Task requirements
The records are to be copied exactly and in full.

Saved entries
============

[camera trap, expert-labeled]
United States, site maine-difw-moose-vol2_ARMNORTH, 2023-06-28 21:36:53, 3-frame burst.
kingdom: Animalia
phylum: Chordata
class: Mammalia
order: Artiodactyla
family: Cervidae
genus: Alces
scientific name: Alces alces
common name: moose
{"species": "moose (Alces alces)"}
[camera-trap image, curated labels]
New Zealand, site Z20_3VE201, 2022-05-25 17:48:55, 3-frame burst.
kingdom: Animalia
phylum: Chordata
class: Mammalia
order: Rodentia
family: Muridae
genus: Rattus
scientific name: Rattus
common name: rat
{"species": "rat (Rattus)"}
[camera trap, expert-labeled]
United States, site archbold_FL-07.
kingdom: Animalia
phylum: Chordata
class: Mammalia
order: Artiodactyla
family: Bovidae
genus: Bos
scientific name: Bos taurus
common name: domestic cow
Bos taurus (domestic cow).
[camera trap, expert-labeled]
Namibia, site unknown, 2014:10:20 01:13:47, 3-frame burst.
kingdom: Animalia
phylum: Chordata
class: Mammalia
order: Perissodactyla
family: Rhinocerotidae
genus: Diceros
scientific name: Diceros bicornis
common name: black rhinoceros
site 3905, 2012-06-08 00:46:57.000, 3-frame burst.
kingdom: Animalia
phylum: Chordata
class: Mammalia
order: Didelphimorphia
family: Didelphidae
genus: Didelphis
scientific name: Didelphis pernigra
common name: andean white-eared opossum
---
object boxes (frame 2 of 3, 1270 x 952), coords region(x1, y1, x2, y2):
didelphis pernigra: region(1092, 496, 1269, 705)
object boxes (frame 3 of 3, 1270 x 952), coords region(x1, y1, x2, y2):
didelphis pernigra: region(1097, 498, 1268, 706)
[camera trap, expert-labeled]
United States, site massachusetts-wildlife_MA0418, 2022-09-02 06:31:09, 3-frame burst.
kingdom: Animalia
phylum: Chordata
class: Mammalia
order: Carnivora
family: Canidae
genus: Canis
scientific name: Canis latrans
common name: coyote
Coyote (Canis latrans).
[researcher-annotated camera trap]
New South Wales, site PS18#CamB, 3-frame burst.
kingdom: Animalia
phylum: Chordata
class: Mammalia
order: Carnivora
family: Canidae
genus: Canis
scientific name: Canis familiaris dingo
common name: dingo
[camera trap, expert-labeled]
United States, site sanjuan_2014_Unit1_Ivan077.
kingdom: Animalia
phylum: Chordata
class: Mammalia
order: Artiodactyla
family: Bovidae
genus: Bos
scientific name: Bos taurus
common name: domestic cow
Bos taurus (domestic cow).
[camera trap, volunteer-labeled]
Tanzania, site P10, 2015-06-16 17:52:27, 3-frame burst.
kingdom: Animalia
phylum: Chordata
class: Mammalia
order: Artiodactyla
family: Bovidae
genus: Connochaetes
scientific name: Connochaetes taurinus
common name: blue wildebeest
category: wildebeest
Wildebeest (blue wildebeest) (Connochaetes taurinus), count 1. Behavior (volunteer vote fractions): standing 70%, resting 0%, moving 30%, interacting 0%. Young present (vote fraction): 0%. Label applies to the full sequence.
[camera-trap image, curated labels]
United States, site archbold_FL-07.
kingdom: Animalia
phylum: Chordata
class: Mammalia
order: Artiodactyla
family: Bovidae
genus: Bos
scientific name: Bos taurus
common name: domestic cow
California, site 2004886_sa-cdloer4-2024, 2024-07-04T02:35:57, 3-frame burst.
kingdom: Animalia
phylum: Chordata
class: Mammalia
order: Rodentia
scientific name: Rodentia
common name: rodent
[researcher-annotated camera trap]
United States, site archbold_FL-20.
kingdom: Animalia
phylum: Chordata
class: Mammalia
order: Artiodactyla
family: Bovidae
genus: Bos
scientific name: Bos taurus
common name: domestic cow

============

Exercise result
[camera trap, expert-labeled]
United States, site maine-difw-moose-vol2_ARMNORTH, 2023-06-28 21:36:53, 3-frame burst.
kingdom: Animalia
phylum: Chordata
class: Mammalia
order: Artiodactyla
family: Cervidae
genus: Alces
scientific name: Alces alces
common name: moose
{"species": "moose (Alces alces)"}
[camera-trap image, curated labels]
New Zealand, site Z20_3VE201, 2022-05-25 17:48:55, 3-frame burst.
kingdom: Animalia
phylum: Chordata
class: Mammalia
order: Rodentia
family: Muridae
genus: Rattus
scientific name: Rattus
common name: rat
{"species": "rat (Rattus)"}
[camera trap, expert-labeled]
United States, site archbold_FL-07.
kingdom: Animalia
phylum: Chordata
class: Mammalia
order: Artiodactyla
family: Bovidae
genus: Bos
scientific name: Bos taurus
common name: domestic cow
Bos taurus (domestic cow).
[camera trap, expert-labeled]
Namibia, site unknown, 2014:10:20 01:13:47, 3-frame burst.
kingdom: Animalia
phylum: Chordata
class: Mammalia
order: Perissodactyla
family: Rhinocerotidae
genus: Diceros
scientific name: Diceros bicornis
common name: black rhinoceros
site 3905, 2012-06-08 00:46:57.000, 3-frame burst.
kingdom: Animalia
phylum: Chordata
class: Mammalia
order: Didelphimorphia
family: Didelphidae
genus: Didelphis
scientific name: Didelphis pernigra
common name: andean white-eared opossum
---
object boxes (frame 2 of 3, 1270 x 952), coords region(x1, y1, x2, y2):
didelphis pernigra: region(1092, 496, 1269, 705)
object boxes (frame 3 of 3, 1270 x 952), coords region(x1, y1, x2, y2):
didelphis pernigra: region(1097, 498, 1268, 706)
[camera trap, expert-labeled]
United States, site massachusetts-wildlife_MA0418, 2022-09-02 06:31:09, 3-frame burst.
kingdom: Animalia
phylum: Chordata
class: Mammalia
order: Carnivora
family: Canidae
genus: Canis
scientific name: Canis latrans
common name: coyote
Coyote (Canis latrans).
[researcher-annotated camera trap]
New South Wales, site PS18#CamB, 3-frame burst.
kingdom: Animalia
phylum: Chordata
class: Mammalia
order: Carnivora
family: Canidae
genus: Canis
scientific name: Canis familiaris dingo
common name: dingo
[camera trap, expert-labeled]
United States, site sanjuan_2014_Unit1_Ivan077.
kingdom: Animalia
phylum: Chordata
class: Mammalia
order: Artiodactyla
family: Bovidae
genus: Bos
scientific name: Bos taurus
common name: domestic cow
Bos taurus (domestic cow).
[camera trap, volunteer-labeled]
Tanzania, site P10, 2015-06-16 17:52:27, 3-frame burst.
kingdom: Animalia
phylum: Chordata
class: Mammalia
order: Artiodactyla
family: Bovidae
genus: Connochaetes
scientific name: Connochaetes taurinus
common name: blue wildebeest
category: wildebeest
Wildebeest (blue wildebeest) (Connochaetes taurinus), count 1. Behavior (volunteer vote fractions): standing 70%, resting 0%, moving 30%, interacting 0%. Young present (vote fraction): 0%. Label applies to the full sequence.
[camera-trap image, curated labels]
United States, site archbold_FL-07.
kingdom: Animalia
phylum: Chordata
class: Mammalia
order: Artiodactyla
family: Bovidae
genus: Bos
scientific name: Bos taurus
common name: domestic cow
California, site 2004886_sa-cdloer4-2024, 2024-07-04T02:35:57, 3-frame burst.
kingdom: Animalia
phylum: Chordata
class: Mammalia
order: Rodentia
scientific name: Rodentia
common name: rodent
[researcher-annotated camera trap]
United States, site archbold_FL-20.
kingdom: Animalia
phylum: Chordata
class: Mammalia
order: Artiodactyla
family: Bovidae
genus: Bos
scientific name: Bos taurus
common name: domestic cow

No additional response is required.